CIS countries face FMD threat

By Vladislav Vorotnikov

- Last updated on GMT

Related tags: Kyrgyzstan, Beef, Livestock, Pork

CIS countries face FMD threat
Foot-and-mouth disease (FMD) is actively spreading on countries of the Commonwealth of Independent States (CIS), especially Russia, Kazakhstan and Kyrgyzstan.

Kazakhstan registered nine outbreaks of FMD since the beginning of 2012, which is more than in the whole of 2011. According to rough estimates, Kazakhstan’s veterinary services culled more than 8,000 head of cattle, and 12 regions of the country are considered at risk.

The FMD situation is even worse in Kyrgyzstan, where  the epidemic is running riot in the Issyk-Kul region - the number of infected animals cannot be calculated. State officials believe it will be almost impossible to improve the situation in the near future, because no FMD vaccines are available in the country.

“Based on information currently available to us, about 30-40% of cattle in some regions of the country are suffering from FMD. Despite this, local residents often bring animals to the markets and sell them on the sly. Thus, the infected cattle infect people. Though we have repeatedly given harsh warnings to local farmers, it seems like somehow they do not want to change the situation,”​ said Tologon Keldibay, a representative of the Department for Consumer Protection of the Osh region of Kyrgyzstan.

Russia has had two FMD outbreaks this year, and representatives of the Federal Service for Veterinary and Phytosanitary Surveillance (Rosselkhoznadzor) believe that if the country does not correct the situation in neighbouring states, epidemics could become overwhelming in Russia, and spread to the rest of Europe.

Russia registered about 30 outbreaks of FMD in 2011, a figure that could rise this year despite the low number of outbreaks recorded so far, according to veterinary experts.

The main threat to Russia remains the possibility of importing the virus from Kazakhstan. An immune buffer zone has been created on the border between the two countries, where authorities plan to vaccinate 500,000 animals each year. The Russian Ministry of Agriculture plans to allocate RUB2.6bn (US$860m) for the purchase of vaccines against FMD and disinfectants against African swine fever in 2012, but this figure does not include the delivery of vaccines sent to foreign countries.

According to preliminary estimates, this year Russia may supply Kyrgyzstan with 400,000 vaccines against FMD. It will also deliver 14 million vaccines to Mongolia within bilateral agreements on the provision of grant aid totalling RUB375m (US$12.5m). In total, Russia will provide FMD vaccines for 20 million head of livestock in Mongolia, and approximately 5 million cattle in the CIS countries. However, Russian experts acknowledge that since about 2008 the FMD situation in the CIS region has progressively worsened, with almost every country in the region troubled by the disease today, except Ukraine.
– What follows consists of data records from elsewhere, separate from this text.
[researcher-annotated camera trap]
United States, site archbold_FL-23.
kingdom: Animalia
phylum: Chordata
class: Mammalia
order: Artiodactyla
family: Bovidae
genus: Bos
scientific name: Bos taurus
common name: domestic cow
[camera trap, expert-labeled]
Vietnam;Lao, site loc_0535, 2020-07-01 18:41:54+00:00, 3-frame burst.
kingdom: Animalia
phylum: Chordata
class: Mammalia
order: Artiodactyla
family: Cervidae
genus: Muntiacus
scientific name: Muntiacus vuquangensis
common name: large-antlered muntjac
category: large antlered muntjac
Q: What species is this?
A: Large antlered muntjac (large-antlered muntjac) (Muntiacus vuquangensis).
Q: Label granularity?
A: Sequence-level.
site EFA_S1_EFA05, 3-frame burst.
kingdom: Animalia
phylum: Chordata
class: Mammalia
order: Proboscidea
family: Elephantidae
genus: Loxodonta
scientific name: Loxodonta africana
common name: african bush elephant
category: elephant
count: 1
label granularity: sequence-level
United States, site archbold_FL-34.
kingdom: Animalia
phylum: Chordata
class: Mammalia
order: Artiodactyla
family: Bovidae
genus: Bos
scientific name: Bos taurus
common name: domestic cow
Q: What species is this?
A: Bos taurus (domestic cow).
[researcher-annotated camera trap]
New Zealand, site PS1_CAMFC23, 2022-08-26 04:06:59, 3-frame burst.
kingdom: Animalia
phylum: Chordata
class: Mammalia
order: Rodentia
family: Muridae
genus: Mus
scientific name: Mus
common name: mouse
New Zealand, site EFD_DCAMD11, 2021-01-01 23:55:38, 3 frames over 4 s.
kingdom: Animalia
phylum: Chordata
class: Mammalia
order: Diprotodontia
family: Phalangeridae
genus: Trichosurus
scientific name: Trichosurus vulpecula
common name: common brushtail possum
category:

“One of the major problems in terms of containing the spread of FMD is the system currently used to combat the disease in the Republic of Kazakhstan, where veterinary services only carry out mandatory vaccination after destroying the source of the infection on a farm, and there is no constant preventative vaccination,”​ said Igor Kozlov, the governor of the Saratov region, which borders with Kazakhstan.